● **EXTRACTED TEXT**:
-=-=-
# Can you keep 3 discus in a 46 gallon tank?



## dan3345

Im getting a new bigger tank soon. A 46 gallon bow front. And I want to know if I could keep 3 discus in it. The tank would be shared with balloon mollies (but they may be removed) albino cory cats, 2 ADF 2 dwarf gouramis (and eventually a pearl gourami) 9 neon tetras (i will add many more neon tetras though in the new tank) 3 nerite snails, and 1 mystery snail. My immediate fear is that the discus will fight each other because there are not five. I want to keep discus but I dont have any room for a tank bigger than a 46 gallon at the moment. Water quality is not an issue. From what I have read (and I have read alot) my water is stable right now, and I could place some in right now if i wanted too. Obviously I wont though because my current tank is only 30 gallons. So yeah. I read discus fight each other when there is not 5 or more. is this true? Also I know the 46 gallon will be close to overstock, but I will have a huge filter and I think the good water conditions will make everything fine.
-=-=-
● **STORED DATA**:
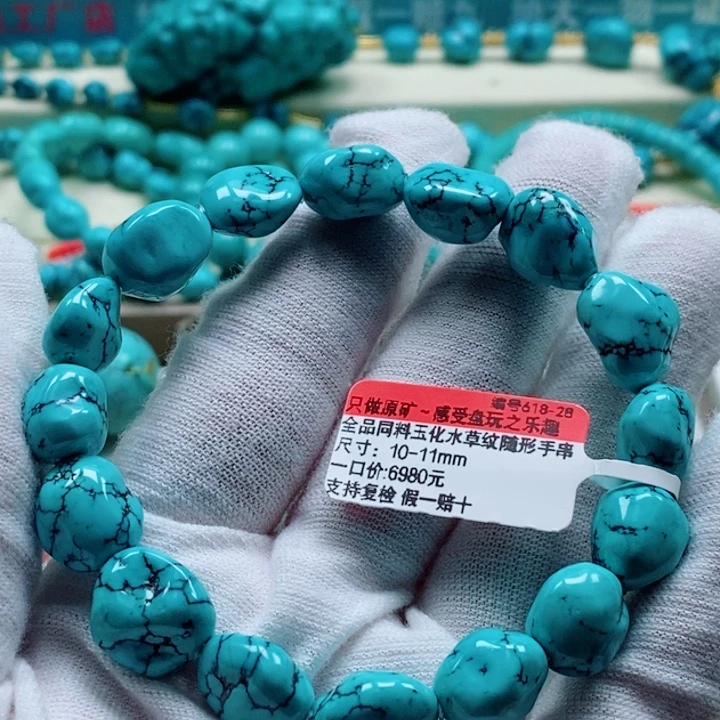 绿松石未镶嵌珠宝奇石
-=-=-
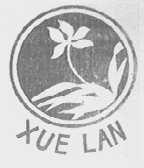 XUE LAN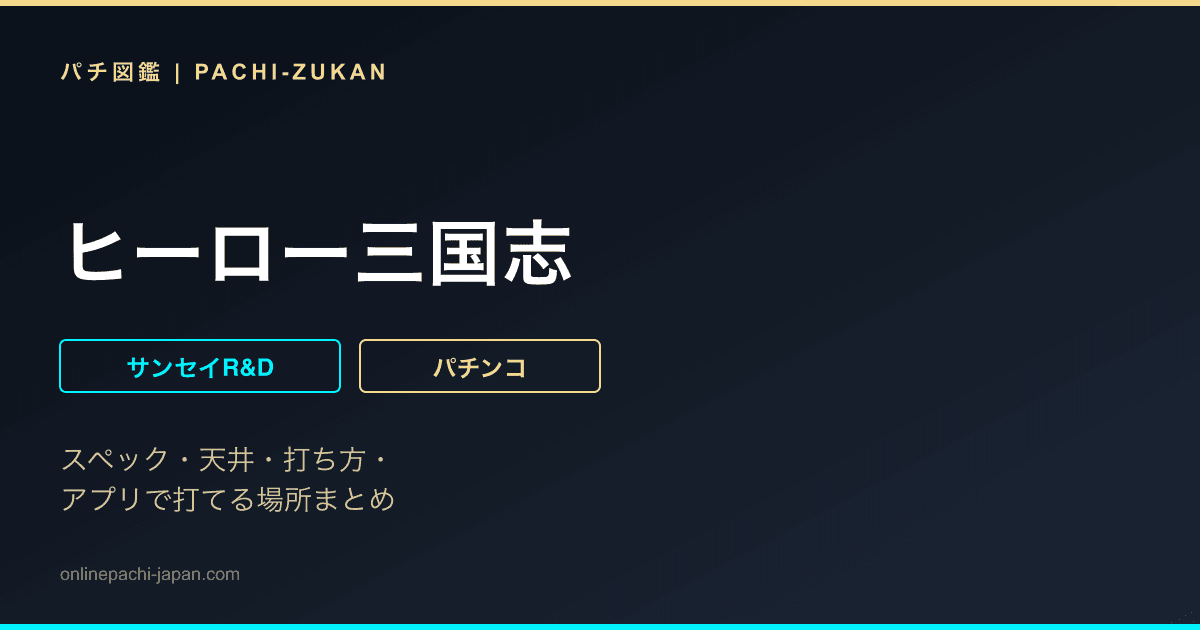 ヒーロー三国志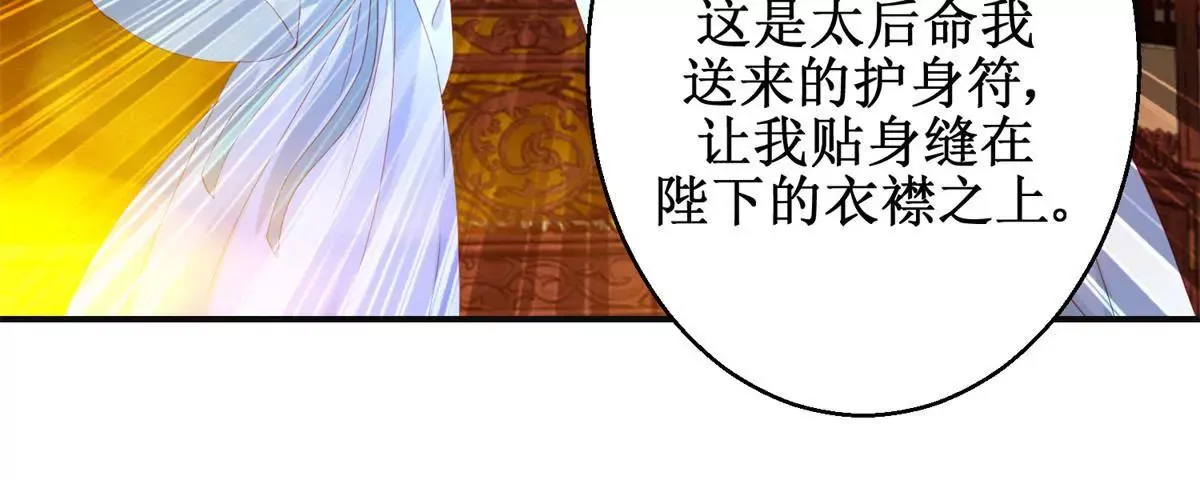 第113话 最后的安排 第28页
-=-=-
● **REQUEST 1**: In the discus thread, how many gallons does the writer's current tank hold?
● **REQUEST 2**: Write the next part of the discus thread, picking up after its last sentence.
The rows are separate material, unrelated to the discus thread.

● **TASK OUTPUT 1**: 30 gallons.

● **TASK OUTPUT 2**:
----------



## Paul75

It should, and 3 Discus will fight if there are 2 male and 1 female. If you get 2 females and 1 male, there will be less mating fights and things should work out. I would also be careful about how much Tertras you put in because no matter the water quality Gouarmis will get snappy in a crowded tank and Tetras are a easy target and from what you said numerous. Other the that, you should be fine.


----------



## snyderguy

Yes sir you can. They say 10 gallons per adult discus


----------



## emc7

I think the 5 numbers is so they won't be shy and hide all the time. I don't know about 2 females being better. IME 2 girl angels will fight over the boy. Super clean water is a must for discus and they like it hot and soft. IME mollies like it cooler and salty, so I wouldn't mix them in. I wouldn't mix discus with gouramis either, because gouramis use the same area of the tank and are a bit aggressive also.


----------



## ~G~

How much research have you done? ive been researching since the start of september. and im getting mine the start of august.IMO i wouldnt buy them until you practice water changes. Research ALOT.and in a 46g bowfront you could get four discus. only 3 discus wether male or female will still be agressive and the play "old man" and kill one by constantly picking on it... IMO if i was you i wouldnt get them quite yet until you do research.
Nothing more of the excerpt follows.